Shares of primary care and health clinic company Cano Health (NYSE:CANO) are up 9.7% late on Monday following the initiation of analyst coverage by Credit Suisse. The investment bank rates Cano Health an outperform, with a price target of $18 per share.

So what

It's not exactly a household name. Cano Health sports a modest market cap of $2 billion, and its clinic network only drives on the order of $600 million worth of annual revenue. Earnings before interest, taxes, depreciation, and amortization, or EBITDA, for the past 12 months is $52.4 million, in line with the healthcare clinic industry's margin norms. It's also a relatively young company, going public late last year via a special purpose acquisition company (SPAC) in the midst of a pandemic. It's not had much of a chance to tell its story to undistracted investors.
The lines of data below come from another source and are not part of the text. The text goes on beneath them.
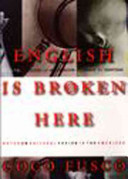 English is broken here : notes on cultural fusion in the Americas / Coco Fusco.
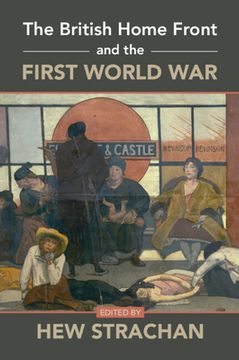 portada The British Home Front and the First World war (en Inglés)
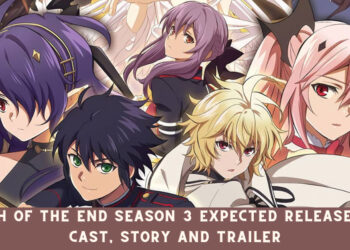 Seraph of the end season 3 Expected Release Date, Cast, Story and Trailer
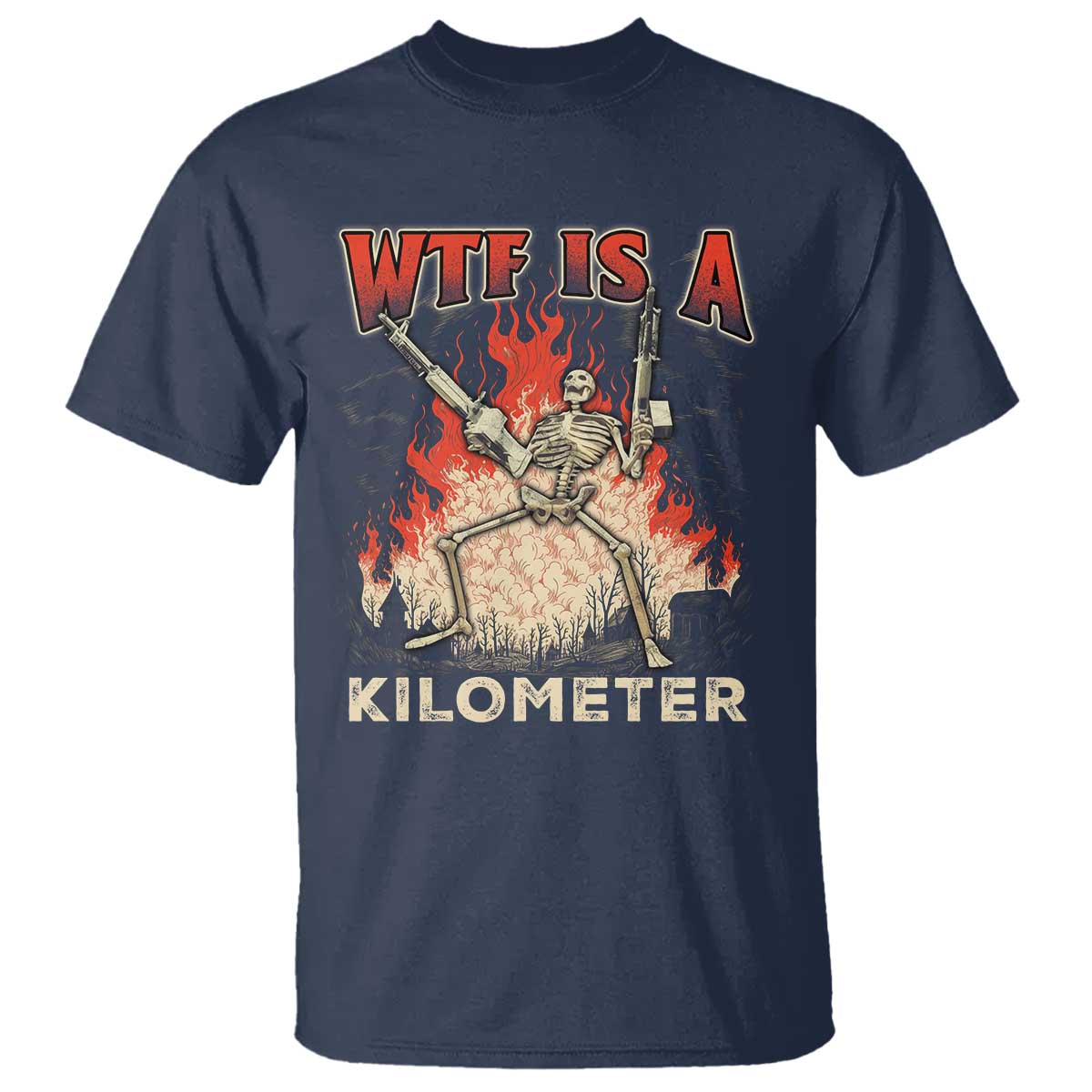 wtf-is-a-kilometer-t-shirt-funny-skeleton-american-joke-patriotic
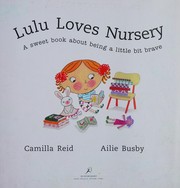Cover of Lulu Loves Nursery by Camilla Reid
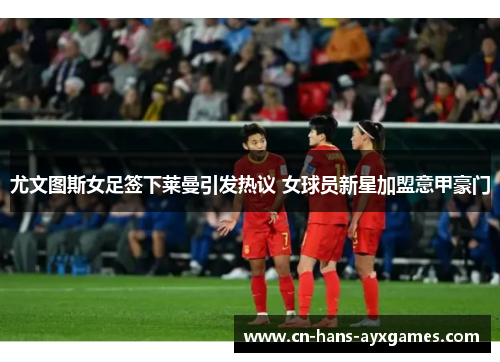 尤文图斯女足签下莱曼引发热议 女球员新星加盟意甲豪门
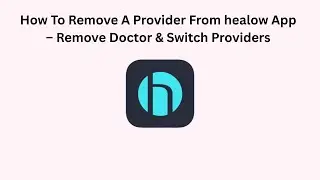 How To Remove A Provider From healow App &ndash; Remove Doctor & Switch Providers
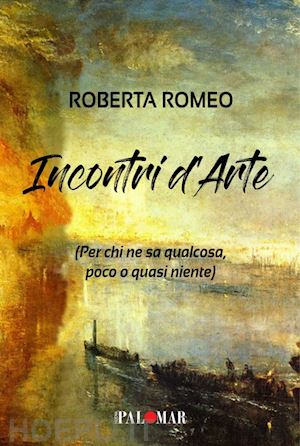 romeo roberta - incontri d'arte. per chi ne sa qualcosa poco o quasi niente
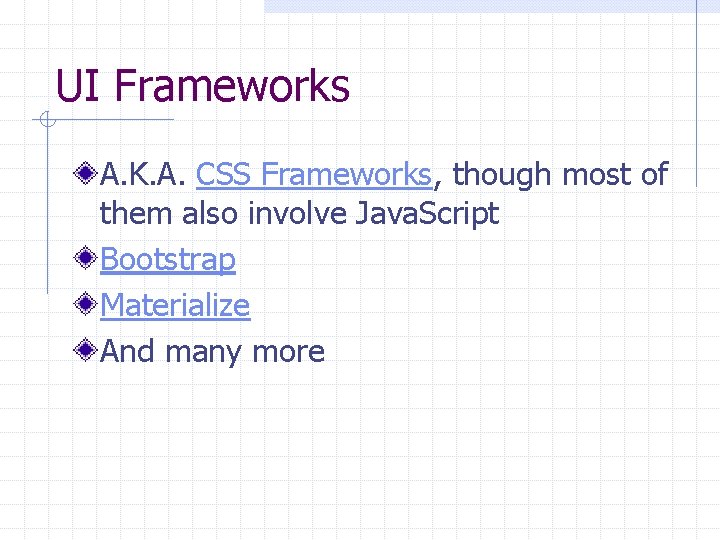 UI Frameworks A. K. A. CSS Frameworks, though most of them also involve Java.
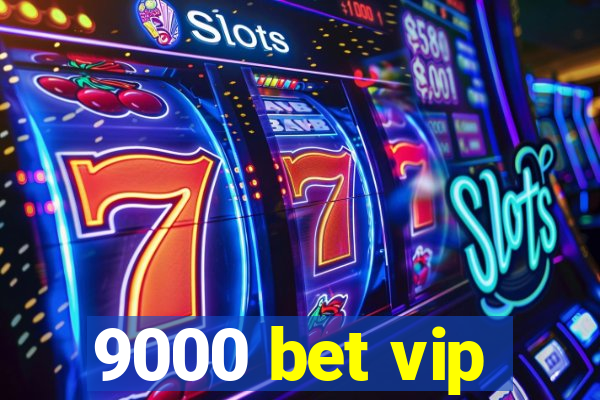9000 bet vip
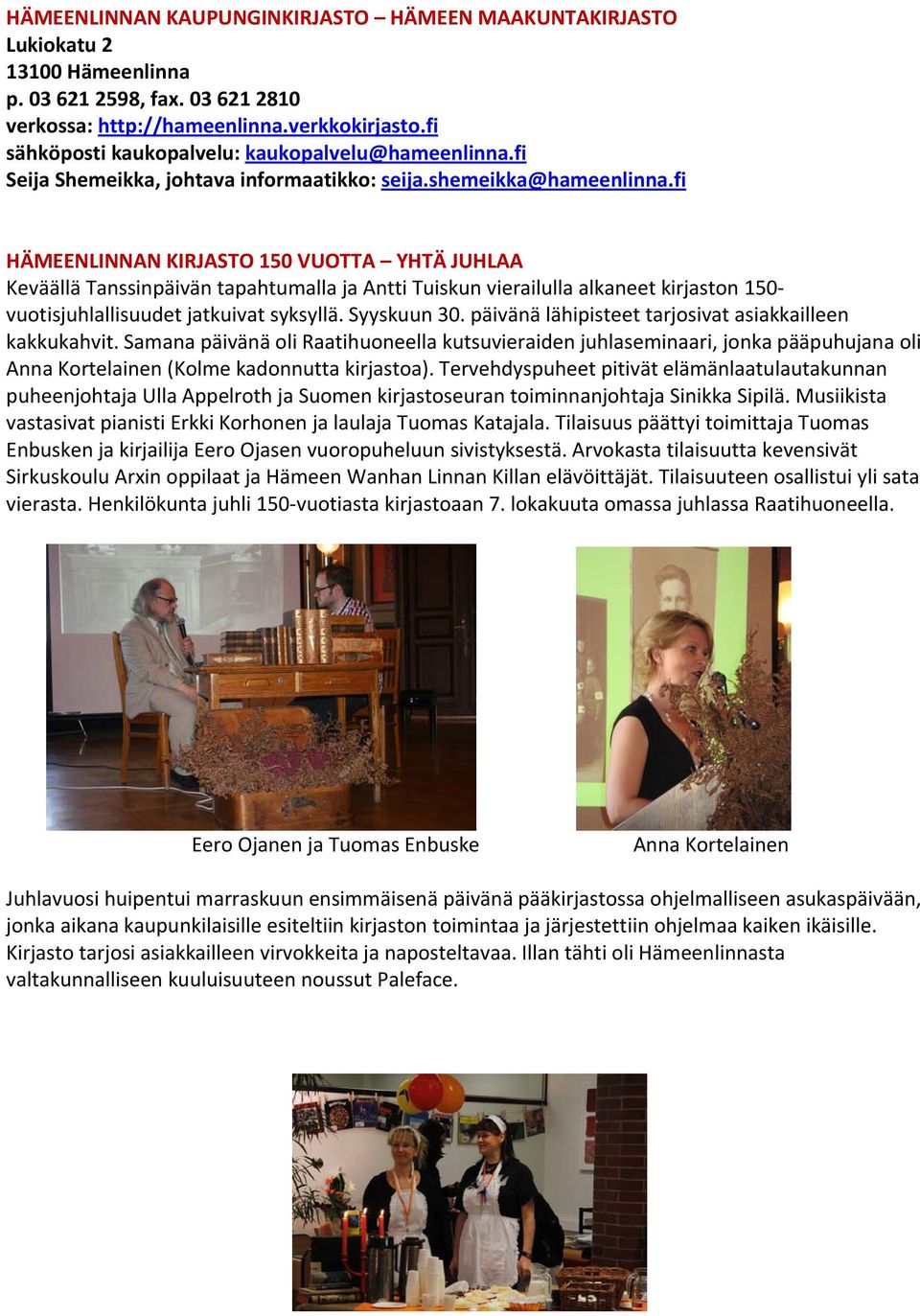 fi HÄMEENLINNAN KIRJASTO 150 VUOTTA YHTÄ JUHLAA Keväällä Tanssinpäivän tapahtumalla ja Antti Tuiskun vierailulla alkaneet kirjaston 150 vuotisjuhlallisuudet jatkuivat syksyllä. Syyskuun 30.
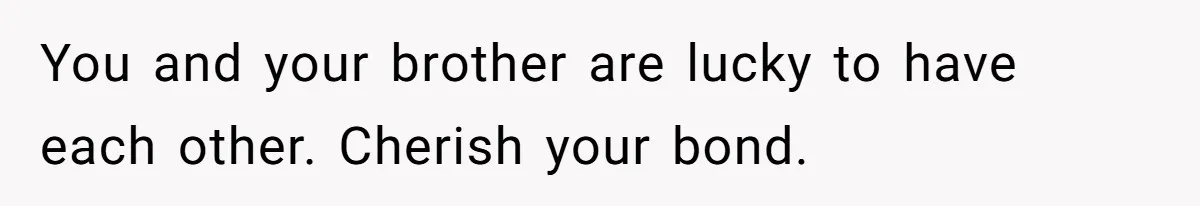 You and your brother are lucky to have each other. Cherish your bond.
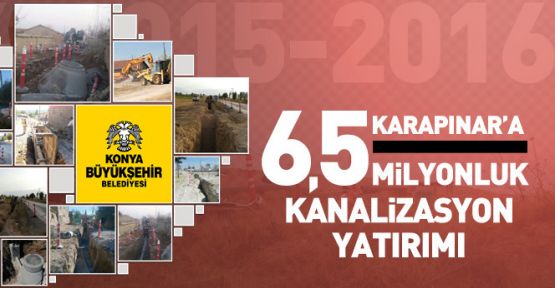 Konya Karapınar’a 6,5 Milyonluk Kanalizasyon Yatırımı Yapıldı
Rising digital stock chart being drawn by a person wearing a suit.

Image source: Getty Images.

The story of the company's strategy, however, is starting to get noticed... and liked. Cano Health has made a series of acquisitions in recent months, and Credit Suisse's marks the second bullish call on the company's approach. The other price targets sit at an even higher level of $22, versus the stock's present price of less than $12 per share.

Now what

Young companies -- particularly ones that came to the market unconventionally -- that are buying their growth are difficult to handicap, leading to volatility. This one is no exception.

For investors willing to speculate a bit, though, there's potential here. The stock's 30% rout since early June leaves it more or less where it was when it first came to the market, which may be where investors are collectively drawing a mental line in the sand. It's still high-risk, but the risk seems limited relative to the reward.